Working remote has many perks. Having a dispersed team, however, can be difficult. Managers play a huge role in making sure that everyone is connected and productive. A good, flexible manager can make all the difference when it comes to a successful remote team. In this blog post, we are going to hit 8 different tips for remote work managers. Of course everyone’s style of management is different, but these are just some basic tips to gear your team towards success.

1. One Size Doesn’t Fit All

Everyone has their own working style. One difficulty of remote management is that you miss out on learning an employee’s particular quirks and habits. These things you could usually pick up on at the office. Some people prefer independence, while some like hands-on management. It’s up to you as the manager to work on accommodating these different styles so that everyone feels comfortable. If you are able to help with these different styles, you can maximize productivity in each employee’s own way. 

2. Establish & Maintain Clear Remote Communication

Being able to staying connected from a distance is absolutely essential for a team. Not just for keeping each other updated on projects and deadlines, but also simple to maintain the strong relationship that is needed for effective teamwork. Video meetings are a great and easy way to do this. They should be conducted with the entire team at least once a week, like you would have in person update meetings in the office. Video meetings can be much more effective than phone calls/conferences, keeping employees engaged, focused, and aligned.

Other great ways to stay connected to your employees with clear communication are chat platforms such as CallHarbor Inner-Office Chat, Slack, Microsoft Teams, etc. However you choose to communicate, make sure your employees feel like you are available and ready for communication. You don’t want to get stuck in a situation where remote workers feel isolated or out of the loop.

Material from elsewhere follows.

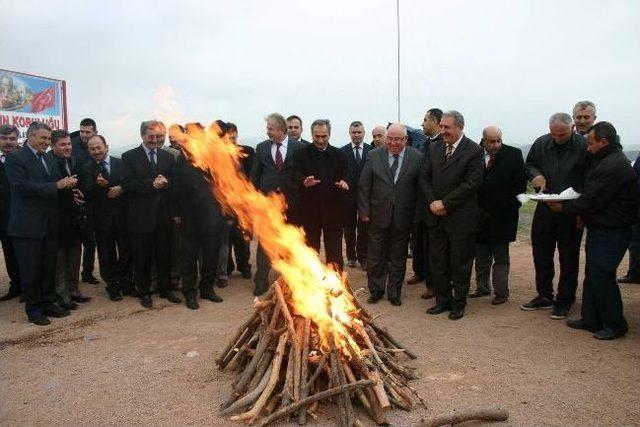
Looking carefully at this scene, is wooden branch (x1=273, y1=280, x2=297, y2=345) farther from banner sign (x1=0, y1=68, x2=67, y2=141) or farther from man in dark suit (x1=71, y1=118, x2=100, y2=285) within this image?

3. Be Transparent About Your Availability

Being transparent about your availability is a very important thing to remember when managing a remote team. A huge perk of remote work is that employees can gain a little bit of work-life balance back. A disadvantage though, is that many remote workers actually work more hours because of how convenient it is. Especially if your remote team is dispersed in different time zones, you have to be transparent about your availability. Setting limits and being open and honest will help to avoid burnout, and make you a better leader!

4. Give Remote Feedback Regularly

As any manager should, you should be checking in with your team regularly. Is everyone doing okay? Are projects and deadlines on track? Does anyone need anything or have questions? Sometimes employees won’t reach out to their manager because they assume they are too busy, so reaching out can help break down that boundary and let them know that you are available for them. Employees should be getting consistent feedback so they know what direction they should be heading, and if they are doing enough.

5. Send Announcements & Updates

Whether it’s an email, a video, or a Slack message, you should be sending out regular updates/announcements. You can even wrap this into your weekly check-in’s or meetings to make it easier. Having everyone up to date and on the same page will create more synergy across the board. Let’s hear from some leaders on sharing news/updates with employees.

“Our entire company gets together at the office every Friday for a free lunch on us. We use this time to vent, laugh and discuss essential company issues and announcements. I find that having a regular, low pressure and open place to address these items results in less anxiety for employees when big announcements are coming up.”

– Brandon Stapper, Nonstop Signs

“Since everyone is mostly on Slack and working, I use our company-wide channel to announce these things. That way, everyone can comment or ask questions in a way that others see and can get involved in. This is particularly helpful since most of my team is remote.”

– John Rampton, Calendar

6. Show You Care

Make brainstorming remote-friendly. There’s so many choices of software for exactly this purpose. Don’t let collaboration die just because people aren’t physically in the same space. Never cancel one-on-ones. Reschedule if necessary, but try to not make it a habit. Cancelling or constant pushing tells employees you couldn’t care less about checking in with them or things they may want to share during a dedicated chat session. Holding events, happy hours, Christmas parties, or simply making employees feel appreciated will go a long way.

7. Show Your Trust & Be Flexible

Even if some employees prefer regular input on their work, there’s still a line between giving regular feedback and being a micromanager. Yes, it’s hard to visualize everyone working away when they may be on a couch rather than at their desk, but it’s imperative that you trust your employees and show it. Odds are many of them are working parents or live in different time zones than you do. Being flexible and allowing your employees to work when and where they are more productive will help your team succeed, up employee retention, and keep a positive company culture.

“Challenge minds, not schedules.” —Inc.

8. Be Open to Feedback About Remote Management

If you are regularly sharing feedback to your team about their performance, turn it into a two-way street. It’s harder for people to approach managers remotely than a casual desk drop-by when body language and facial expressions allow for more casual conversation. Sending anything via text or even on a video call inherently feels more formal. 

Ease worry and tension by reminding employees that we’re all in this together, and you have an open ear to anything you can do to help improve the work environment. We’re not saying tell them every week—that can come off as more of an order than a suggestion. But once in a while in a group video call, throw in a light reminder that you’re open to suggestions and feedback on your management style to keep the team thriving.